Tasks and exercises:
1. From the article on King David's children, name the mother of each of the six numbered children.
2. Resume the article on King David's children, carrying it on from its last line.

Text under study:
Who Are King David's Children in the Bible?
- Joel Ryan Contributing Writer
- 2021 15 Jun
David was many things in life. A shepherd, giant killer, folk hero, singer, songwriter, warrior, fugitive, exile, and eventually a king. The Bible even refers to him as a "man after God's own heart" (1 Samuel 13:14; Acts 13:22).
However, while we may see David as a legend and hero of the faith, we must also remember that he was just as much a son, a brother, a husband, and a father as he was a king or a warrior. David loved the Lord and loved his children, but he too made mistakes, failed in many areas as a parent, and cried out to God for wisdom and forgiveness throughout his life.
But who were David's children exactly, who did they grow up to be, and how were their lives shaped by their complicated and sometimes troubled relationship with their famous father?
Who Are King David's Children in the Bible?
The Bible records at least twenty named children born to David and his many wives, though it is possible he had even more than those listed. We know that David's first children were born in Hebron, where David was made king following the death of Saul (2 Samuel 2:1-4, 1 Chronicles 3:4).
1. Amnon, whose mother was Ahinoam of Jezreel, one of David's first wives (1 Samuel 25:43).
2. Chileab (or Daniel), whose mother was Abigail, the widow of Nabal, who David married after the death her husband (1 Samuel 25).
3. Absalom, whose mother was Maacah (or Maakah), the daughter of Talmar, King of Geshur, and wife of David.
4. Adonijah, whose mother was Haggith, David's fifth wife.
5. Shephatiah, whose mother was Abital, another of David's wives.
6. Ithream, whose mother was Eglah, yet another wife of David.

Dataset extract:
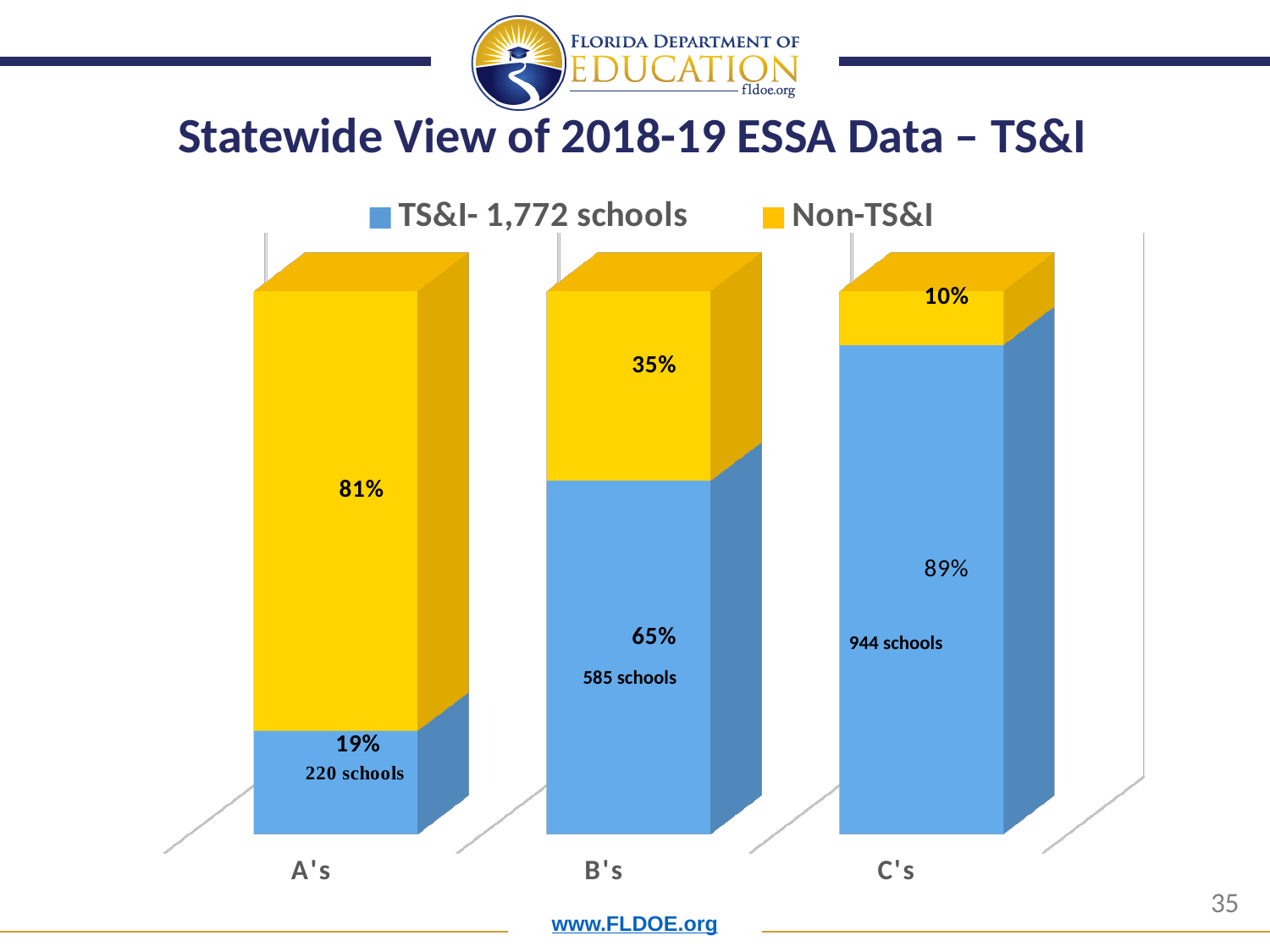
Which is larger for B's: the TS&I percentage or the Non-TS&I percentage? TS&I What percentage of A's schools are TS&I? 19% What percentage of C's schools are TS&I? 89% Which grade category has the highest TS&I percentage? C's How many C's schools are TS&I? 944 schools How many series does the legend list? 2 Which grade category has the lowest Non-TS&I percentage? C's What is the difference between the Non-TS&I percentage and the TS&I percentage for A's? 62% What percentage of B's schools are Non-TS&I? 35% What kind of chart is shown on the slide? Stacked bar chart How many A's schools are TS&I? 220 schools How many grade categories are shown on the x axis? 3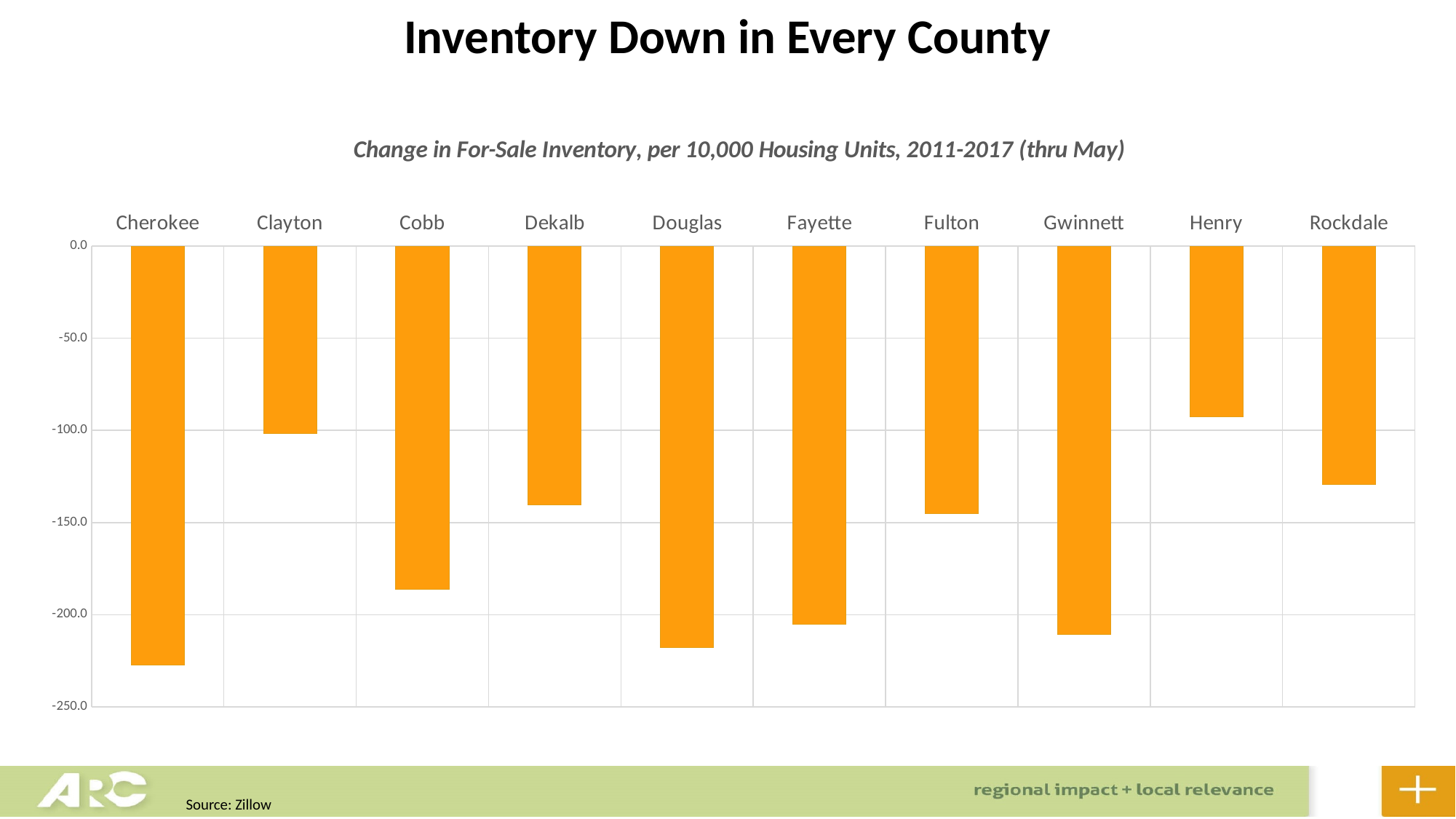
How many counties are shown in the chart? 10 Is the value for Cherokee greater or less than -200.0? less What kind of chart is shown on the slide? bar chart Which county shows a larger decline in inventory, Cobb or Dekalb? Cobb Is the value for Gwinnett greater or less than -200.0? less Is the value for Cobb greater or less than -150.0? less Which county shows a larger decline in inventory, Douglas or Fulton? Douglas What is the source cited for the chart data? Zillow Which county shows the largest decline in for-sale inventory (the most negative value)? Cherokee Which county shows the smallest decline in for-sale inventory (the least negative value)? Henry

Answers to each task:
1. Ahinoam of Jezreel, Abigail, Maacah (or Maakah), Haggith, Abital, and Eglah.

2.
Prior to fleeing from King Saul, David had also married Michal, the daughter of Saul (1 Samuel 18:27-28). Michal, however, did not bear David any children (2 Samuel 6:23). After David had moved his kingdom to Jerusalem, where he ruled for thirty-three years, he had four more children with Bathsheba. Bathsheba, married David after he famously murdered her husband Uriah (2 Samuel 11). It was not David's best or brightest moment. In fact, it was probably one of his worst; and this sin had devastating consequences that rippled throughout David's family. The Bible tells us that Bathsheba gave birth to a child following her adulterous affair with David. That child died shortly after birth as a consequence of David's sin, which the prophet Nathan warned of (2 Samuel 12:14-23).
Bathsheba, however, would go on to have three additional sons with David. They are:
David's remaining children that we know of were born in Jerusalem to unnamed wives. They are:
-Tamar, the only daughter named amongst David's children.
It is likely David had even more sons and daughters that the Bible does not record since we know he had several more unnamed wives and perhaps even more concubines through which he fathered children (1 Chronicles 3:9). Their names are not recorded.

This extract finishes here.